Developer pack
Claude Skill
Browser Automation Driver
Drives a real browser from the CLI — navigate, fill forms, click, screenshot, scrape, and run end-to-end checks on a live web app.
What it does
Wraps a real Chrome (via an agent-driven CLI over CDP) so Claude can open pages, interact with forms and buttons, capture screenshots, extract JS-rendered data, and exercise a running web app end-to-end. Built for verifying a change actually works in the browser, QA/dogfooding, and scraping pages that a plain HTTP fetch can't see.
When to use
- ✓Verifying a UI change works in a real browser, not just in unit tests
- ✓Scraping or extracting data that's injected by JavaScript (invisible to curl)
- ✓Automating a flow — login, fill a form, submit, screenshot the result
- ✓Exploratory QA / bug hunts on a running app
When not to use
- ✗A plain static HTTP request would get the data — use that, it's cheaper
- ✗Pure application logic with no browser surface involved
Install
Download the .zip, then unzip into your Claude skills folder.
mkdir -p ~/.claude/skills
unzip ~/Downloads/browser-automation-driver.zip -d ~/.claude/skills/
# Restart Claude Code session.
# Skill is now available — Claude will use it when relevant.SKILL.md
SKILL.md
---
name: browser-automation-driver
description: Use when a task needs a real browser — navigating pages, filling forms, clicking, screenshots, scraping JS-rendered content, or end-to-end testing a running web app. Triggers on "open this site", "fill the form", "screenshot", "scrape the rendered page", "test this flow".
---
# Browser Automation Driver
Use a real browser when the page only exists after JavaScript runs, when you need to prove a flow works by doing it, or when you're scraping content a static fetch can't see. Reach for a plain HTTP request first when that would actually return the data — the browser is the heavier tool.
## Setup
A CDP-driven browser CLI (e.g. `agent-browser`) gives you accessibility-tree snapshots and compact element references, which are far more reliable than CSS selectors that break on every redesign. Install it globally and let it manage Chrome; don't hand-roll Playwright unless the project already depends on it.
## Workflow
1. **Snapshot before you act.** Pull the accessibility tree first so you're targeting elements that actually exist, by stable ref — not by guessed selector.

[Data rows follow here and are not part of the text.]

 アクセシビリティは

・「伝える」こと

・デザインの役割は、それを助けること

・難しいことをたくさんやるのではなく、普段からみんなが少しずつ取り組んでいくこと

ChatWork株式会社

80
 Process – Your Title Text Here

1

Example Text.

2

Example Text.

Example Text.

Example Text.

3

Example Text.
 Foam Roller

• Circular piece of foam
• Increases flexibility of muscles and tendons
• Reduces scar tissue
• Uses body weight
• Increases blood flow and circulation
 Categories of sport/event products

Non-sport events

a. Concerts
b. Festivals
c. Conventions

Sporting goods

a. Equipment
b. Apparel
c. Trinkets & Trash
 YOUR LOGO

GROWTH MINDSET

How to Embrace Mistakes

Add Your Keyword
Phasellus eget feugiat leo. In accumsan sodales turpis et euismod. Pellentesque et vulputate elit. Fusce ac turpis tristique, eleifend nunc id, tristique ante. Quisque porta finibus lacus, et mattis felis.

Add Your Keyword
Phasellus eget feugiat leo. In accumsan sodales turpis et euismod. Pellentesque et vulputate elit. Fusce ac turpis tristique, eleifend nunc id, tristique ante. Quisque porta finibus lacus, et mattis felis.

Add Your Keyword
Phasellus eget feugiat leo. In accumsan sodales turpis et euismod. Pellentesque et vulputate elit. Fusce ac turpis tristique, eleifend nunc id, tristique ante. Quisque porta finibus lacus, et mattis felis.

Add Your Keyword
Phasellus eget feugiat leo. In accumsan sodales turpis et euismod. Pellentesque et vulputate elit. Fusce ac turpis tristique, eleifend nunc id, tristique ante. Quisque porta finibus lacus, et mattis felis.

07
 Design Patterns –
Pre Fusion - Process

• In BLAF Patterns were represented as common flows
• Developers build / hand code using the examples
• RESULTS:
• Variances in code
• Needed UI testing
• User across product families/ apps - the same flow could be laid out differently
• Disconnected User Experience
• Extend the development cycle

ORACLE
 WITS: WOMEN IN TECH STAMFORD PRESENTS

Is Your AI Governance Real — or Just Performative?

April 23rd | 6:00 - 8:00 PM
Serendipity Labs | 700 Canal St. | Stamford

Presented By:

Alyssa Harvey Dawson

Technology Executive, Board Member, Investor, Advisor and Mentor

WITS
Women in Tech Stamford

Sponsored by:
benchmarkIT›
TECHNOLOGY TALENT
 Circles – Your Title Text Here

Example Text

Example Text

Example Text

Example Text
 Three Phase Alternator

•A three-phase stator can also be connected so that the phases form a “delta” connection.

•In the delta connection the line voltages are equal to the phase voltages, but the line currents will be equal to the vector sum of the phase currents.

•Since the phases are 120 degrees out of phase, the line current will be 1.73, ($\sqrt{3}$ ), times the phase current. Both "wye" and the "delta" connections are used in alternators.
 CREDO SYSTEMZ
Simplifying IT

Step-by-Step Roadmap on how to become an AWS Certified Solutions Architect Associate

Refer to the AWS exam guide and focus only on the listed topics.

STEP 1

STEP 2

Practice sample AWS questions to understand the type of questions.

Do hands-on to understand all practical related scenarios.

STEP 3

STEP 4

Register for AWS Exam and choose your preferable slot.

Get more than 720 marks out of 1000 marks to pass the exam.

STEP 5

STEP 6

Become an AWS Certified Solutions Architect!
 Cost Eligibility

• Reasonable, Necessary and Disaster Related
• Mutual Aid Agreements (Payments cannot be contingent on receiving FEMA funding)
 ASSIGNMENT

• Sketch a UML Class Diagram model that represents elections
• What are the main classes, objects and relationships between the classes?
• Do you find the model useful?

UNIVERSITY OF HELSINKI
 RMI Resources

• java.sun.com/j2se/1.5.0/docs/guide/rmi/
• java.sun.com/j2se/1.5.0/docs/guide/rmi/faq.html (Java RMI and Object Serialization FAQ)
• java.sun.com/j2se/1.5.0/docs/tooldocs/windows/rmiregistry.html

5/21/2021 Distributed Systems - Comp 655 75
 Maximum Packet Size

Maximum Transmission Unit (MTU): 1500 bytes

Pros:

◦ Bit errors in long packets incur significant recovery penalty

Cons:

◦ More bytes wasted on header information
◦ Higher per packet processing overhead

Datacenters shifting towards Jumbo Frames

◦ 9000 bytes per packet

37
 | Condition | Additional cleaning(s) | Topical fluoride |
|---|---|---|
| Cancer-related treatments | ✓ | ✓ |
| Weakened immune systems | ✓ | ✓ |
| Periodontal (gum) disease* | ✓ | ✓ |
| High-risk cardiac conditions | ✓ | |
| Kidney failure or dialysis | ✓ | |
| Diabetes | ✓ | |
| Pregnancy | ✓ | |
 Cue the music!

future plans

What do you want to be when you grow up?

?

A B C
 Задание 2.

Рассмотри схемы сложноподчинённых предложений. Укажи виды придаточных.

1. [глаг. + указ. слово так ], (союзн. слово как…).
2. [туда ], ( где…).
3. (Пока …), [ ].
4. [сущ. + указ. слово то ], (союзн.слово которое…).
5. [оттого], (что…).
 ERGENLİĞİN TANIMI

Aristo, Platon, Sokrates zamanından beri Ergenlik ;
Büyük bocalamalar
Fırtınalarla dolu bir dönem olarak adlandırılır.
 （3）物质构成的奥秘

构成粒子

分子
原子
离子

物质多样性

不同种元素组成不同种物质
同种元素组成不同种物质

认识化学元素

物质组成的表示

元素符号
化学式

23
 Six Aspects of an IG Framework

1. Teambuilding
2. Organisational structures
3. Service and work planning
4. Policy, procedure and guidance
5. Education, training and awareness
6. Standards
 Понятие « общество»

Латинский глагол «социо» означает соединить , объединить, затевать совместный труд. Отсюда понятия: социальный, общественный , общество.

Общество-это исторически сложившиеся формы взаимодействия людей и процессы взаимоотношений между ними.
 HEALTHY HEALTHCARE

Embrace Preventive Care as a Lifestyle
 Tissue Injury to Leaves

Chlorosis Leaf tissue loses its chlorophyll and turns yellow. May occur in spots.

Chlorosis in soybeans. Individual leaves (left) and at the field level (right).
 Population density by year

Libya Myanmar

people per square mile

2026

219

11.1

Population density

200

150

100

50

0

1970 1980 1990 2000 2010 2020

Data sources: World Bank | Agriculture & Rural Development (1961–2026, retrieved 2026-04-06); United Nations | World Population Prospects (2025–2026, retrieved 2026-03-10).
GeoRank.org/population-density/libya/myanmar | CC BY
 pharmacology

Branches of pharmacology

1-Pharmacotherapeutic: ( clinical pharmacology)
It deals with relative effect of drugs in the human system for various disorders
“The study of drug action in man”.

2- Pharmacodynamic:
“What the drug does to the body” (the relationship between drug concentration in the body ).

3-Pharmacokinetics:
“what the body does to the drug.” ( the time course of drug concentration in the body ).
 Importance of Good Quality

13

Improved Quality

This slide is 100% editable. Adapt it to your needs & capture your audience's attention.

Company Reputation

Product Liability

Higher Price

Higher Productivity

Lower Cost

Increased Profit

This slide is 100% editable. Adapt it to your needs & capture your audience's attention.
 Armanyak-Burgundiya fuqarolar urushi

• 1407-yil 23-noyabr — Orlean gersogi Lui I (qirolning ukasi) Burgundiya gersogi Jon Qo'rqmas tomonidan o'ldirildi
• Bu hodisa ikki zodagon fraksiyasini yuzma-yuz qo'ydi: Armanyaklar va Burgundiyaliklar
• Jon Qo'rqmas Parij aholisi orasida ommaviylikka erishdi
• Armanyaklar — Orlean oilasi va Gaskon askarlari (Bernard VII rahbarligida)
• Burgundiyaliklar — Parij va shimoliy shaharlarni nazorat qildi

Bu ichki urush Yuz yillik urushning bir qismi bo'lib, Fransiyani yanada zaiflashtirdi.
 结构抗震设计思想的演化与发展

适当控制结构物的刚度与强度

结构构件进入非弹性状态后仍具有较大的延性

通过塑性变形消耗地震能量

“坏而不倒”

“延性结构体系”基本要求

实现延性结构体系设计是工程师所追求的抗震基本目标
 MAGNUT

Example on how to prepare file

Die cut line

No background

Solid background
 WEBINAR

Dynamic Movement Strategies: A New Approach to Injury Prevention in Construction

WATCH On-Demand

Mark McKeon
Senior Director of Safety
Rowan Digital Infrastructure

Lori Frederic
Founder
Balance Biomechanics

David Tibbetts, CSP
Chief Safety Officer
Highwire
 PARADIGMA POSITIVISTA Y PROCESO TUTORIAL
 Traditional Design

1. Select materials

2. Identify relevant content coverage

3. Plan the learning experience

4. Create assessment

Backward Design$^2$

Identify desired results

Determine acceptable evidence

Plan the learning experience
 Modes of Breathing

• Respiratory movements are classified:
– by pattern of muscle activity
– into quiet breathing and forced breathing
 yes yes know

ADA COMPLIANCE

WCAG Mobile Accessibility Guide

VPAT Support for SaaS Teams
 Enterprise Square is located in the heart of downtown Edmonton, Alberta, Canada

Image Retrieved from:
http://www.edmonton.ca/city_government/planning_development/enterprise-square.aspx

2. **One action, then re-observe.** Navigate, then snapshot. Fill, then snapshot. Don't fire a blind sequence and hope; the DOM changes under you.
3. **Wait on state, not on time.** Wait for an element or a network-idle signal, not a fixed sleep.
4. **Capture evidence.** Screenshot at the moments that matter (after submit, on error) so the result is verifiable, not asserted.
## Good targets
- End-to-end checks: does signup → confirm → dashboard actually complete?
- JS-rendered scraping: pull data the server doesn't put in the initial HTML
- Authenticated flows: log in once, persist the session, then operate
- Exploratory QA: click through like a skeptical user and report what breaks
## Anti-patterns
- Targeting brittle CSS/XPath selectors instead of accessibility refs
- Fixed `sleep` calls instead of waiting on a condition
- Firing a long action chain with no snapshot between steps
- Using the browser for something a single HTTP GET would have answered
- Claiming a flow "works" without a screenshot or extracted value to prove it
Example prompts
Once installed, try these prompts in Claude:
- Open our staging signup flow, fill the form with a test user, submit, and screenshot the result.
- Scrape the pricing table from this page — the numbers are injected by JS so curl returns an empty table.